→ **À faire**
Convertis tout le matériel ci-dessous en une liste JSON de chaînes, à raison d'une chaîne par ligne et sans les lignes vides. Laisse les images de côté.

Matériel de raisonnement sur des scènes:
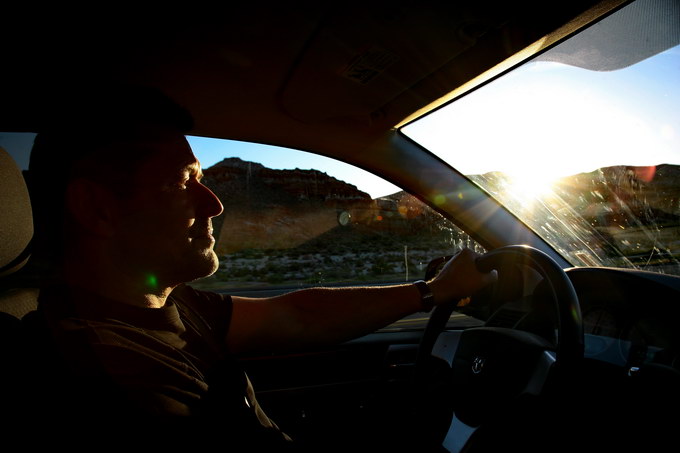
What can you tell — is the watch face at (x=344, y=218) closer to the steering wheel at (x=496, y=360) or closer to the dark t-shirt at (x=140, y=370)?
the steering wheel at (x=496, y=360)

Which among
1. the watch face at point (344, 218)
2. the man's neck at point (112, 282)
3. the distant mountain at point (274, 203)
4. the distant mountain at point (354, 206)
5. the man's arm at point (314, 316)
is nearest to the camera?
the man's neck at point (112, 282)

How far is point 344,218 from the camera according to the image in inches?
170

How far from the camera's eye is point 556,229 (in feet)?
8.21

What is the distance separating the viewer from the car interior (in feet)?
4.87

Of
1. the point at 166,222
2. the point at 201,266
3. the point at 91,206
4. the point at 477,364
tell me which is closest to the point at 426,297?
the point at 477,364

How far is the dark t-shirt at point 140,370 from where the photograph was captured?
3.61ft

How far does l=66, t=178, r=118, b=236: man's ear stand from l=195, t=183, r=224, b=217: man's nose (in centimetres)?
32

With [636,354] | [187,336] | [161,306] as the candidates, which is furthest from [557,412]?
[161,306]

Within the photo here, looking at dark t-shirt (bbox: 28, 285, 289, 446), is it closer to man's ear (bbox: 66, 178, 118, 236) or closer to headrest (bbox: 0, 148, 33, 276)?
man's ear (bbox: 66, 178, 118, 236)

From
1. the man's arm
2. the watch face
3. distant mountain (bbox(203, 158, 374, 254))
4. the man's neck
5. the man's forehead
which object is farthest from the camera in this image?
the watch face

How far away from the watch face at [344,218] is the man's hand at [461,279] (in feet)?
8.17

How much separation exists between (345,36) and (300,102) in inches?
24.5

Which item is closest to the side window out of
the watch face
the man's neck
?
the watch face

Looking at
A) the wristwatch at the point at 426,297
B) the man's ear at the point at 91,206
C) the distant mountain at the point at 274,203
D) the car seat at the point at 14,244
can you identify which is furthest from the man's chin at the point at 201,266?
the distant mountain at the point at 274,203
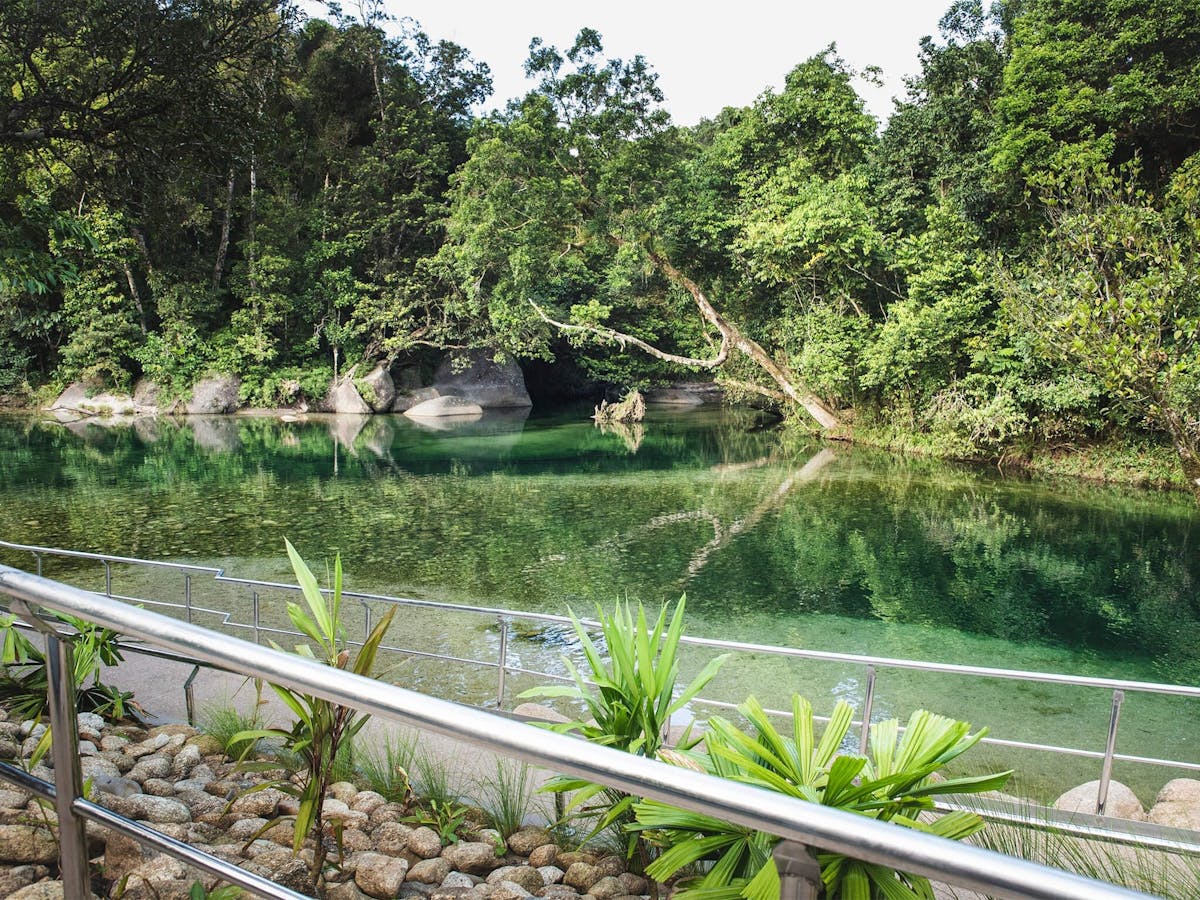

→ **Réponse**
[
  "What can you tell — is the watch face at (x=344, y=218) closer to the steering wheel at (x=496, y=360) or closer to the dark t-shirt at (x=140, y=370)?",
  "the steering wheel at (x=496, y=360)",
  "Which among",
  "1. the watch face at point (344, 218)",
  "2. the man's neck at point (112, 282)",
  "3. the distant mountain at point (274, 203)",
  "4. the distant mountain at point (354, 206)",
  "5. the man's arm at point (314, 316)",
  "is nearest to the camera?",
  "the man's neck at point (112, 282)",
  "How far is point 344,218 from the camera according to the image in inches?",
  "170",
  "How far from the camera's eye is point 556,229 (in feet)?",
  "8.21",
  "What is the distance separating the viewer from the car interior (in feet)?",
  "4.87",
  "Of",
  "1. the point at 166,222",
  "2. the point at 201,266",
  "3. the point at 91,206",
  "4. the point at 477,364",
  "tell me which is closest to the point at 426,297?",
  "the point at 477,364",
  "How far is the dark t-shirt at point 140,370 from where the photograph was captured?",
  "3.61ft",
  "How far does l=66, t=178, r=118, b=236: man's ear stand from l=195, t=183, r=224, b=217: man's nose (in centimetres)?",
  "32",
  "With [636,354] | [187,336] | [161,306] as the candidates, which is furthest from [557,412]?",
  "[161,306]",
  "Within the photo here, looking at dark t-shirt (bbox: 28, 285, 289, 446), is it closer to man's ear (bbox: 66, 178, 118, 236) or closer to headrest (bbox: 0, 148, 33, 276)?",
  "man's ear (bbox: 66, 178, 118, 236)",
  "From",
  "1. the man's arm",
  "2. the watch face",
  "3. distant mountain (bbox(203, 158, 374, 254))",
  "4. the man's neck",
  "5. the man's forehead",
  "which object is farthest from the camera in this image?",
  "the watch face",
  "How far away from the watch face at [344,218] is the man's hand at [461,279] (in feet)?",
  "8.17",
  "How much separation exists between (345,36) and (300,102) in inches?",
  "24.5",
  "Which item is closest to the side window out of",
  "the watch face",
  "the man's neck",
  "?",
  "the watch face",
  "Looking at",
  "A) the wristwatch at the point at 426,297",
  "B) the man's ear at the point at 91,206",
  "C) the distant mountain at the point at 274,203",
  "D) the car seat at the point at 14,244",
  "can you identify which is furthest from the man's chin at the point at 201,266?",
  "the distant mountain at the point at 274,203"
]